In addition to Weibo, there is also WeChat
Please pay attention
WeChat public account
Shulou
2025-01-23 Update From: SLTechnology News&Howtos shulou NAV: SLTechnology News&Howtos > Servers >
Share
Shulou(Shulou.com)06/02 Report--
This article is a practical experience post by colleagues from Big U, and it is a complete case of finding, analyzing and solving problems. I hope it will be helpful to you.
Cause of event
The reason for this is that a colleague in the company post a problem in the internal mail group. After running a business program written by go1.8.3 for a period of time, some goroutine cards are waiting for a lock ForkLock. Colleagues think that this is go1.8.3 's bug, which has not been reproduced after upgrading to go1.10. To find out, my colleague posted an issue on github:
Https://github.com/golang/go/issues/26836, during the period also made a lot of attempts to reproduce, but did not reproduce.
I glanced through the business code where the problem occurred, and the approximate way to use it is for the parent process to call the Command open child process under os/exec to execute the shell command.
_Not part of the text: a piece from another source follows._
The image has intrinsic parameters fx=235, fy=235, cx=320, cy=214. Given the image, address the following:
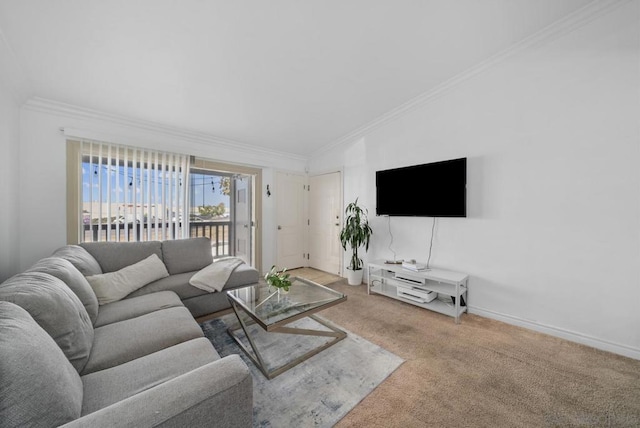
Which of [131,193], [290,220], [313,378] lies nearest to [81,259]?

The Command then calls the golang-encapsulated forkExec to open the child process and execute the command, and forkExec uses ForkLock.
Analysis of problems
The existence of ForkLock is to avoid the following situation: in the case of multiple goroutine fork exec at the same time, in order for the child process to inherit only the file descriptors it needs, it is necessary to add the O_CLOEXEC flag when the parent process creates these file descriptors, so that these descriptors are closed in the child process, and the child process can open the descriptors that it needs to inherit as needed.
Linux after 2.6.27, opening files or pipes, and setting O_CLOEXEC is an atomic operation, so it is not a big problem, but the requirements for the kernel version of golang are 2.6.23 or above. In addition, in Unix systems, open and setting O_CLOEXEC are two operations. If fork occurs between the two operations, the child process may inherit the file descriptor it does not need, so it needs to be locked. Focus on the source code for forkExec:
Judging from the phenomenon of the problem, some goroutine must have been stuck in forkExecPipe or forkAndExecInChild and the lock was not released, so some goroutine couldn't get the lock all the time and starved to death. The last thing forkExecPipe calls is kernel pipe2,forkAndExecInChild, and the last calls are kernel clone and exec.
Cause guess
Pipe2 is a fast system call, so it is possible that the system calls for block are clone and exec, plus the problem is not repeated on go1.10, compare the difference between go1.8 code and go1.9 in the forkAndExecInChild function:
Go1.8
Go1.9
Go1.9 added CLONE_VFORK and CLONE_VM. Clone with only SIGCHILD can be considered similar to fork (finally, do_fork is called). The problem with fork is that the more memory the parent process takes up, the worse the performance. For more information, please see this link:
Https://bugzilla.redhat.com/show_bug.cgi?id=682922
This case was proposed in 2011 and is still being updated in July this year. The problem reported by case is that although Linux kernel introduces the copy-on-write mechanism, it still needs to copy page table items when fork. The larger the virtual memory of the process, the more page table items need to be copied, so the slower the fork. Some people in Golang's discussion group have tested that fork can take up to milliseconds when heap size is 2G, which is normal and tens of microseconds, thousands of times the difference.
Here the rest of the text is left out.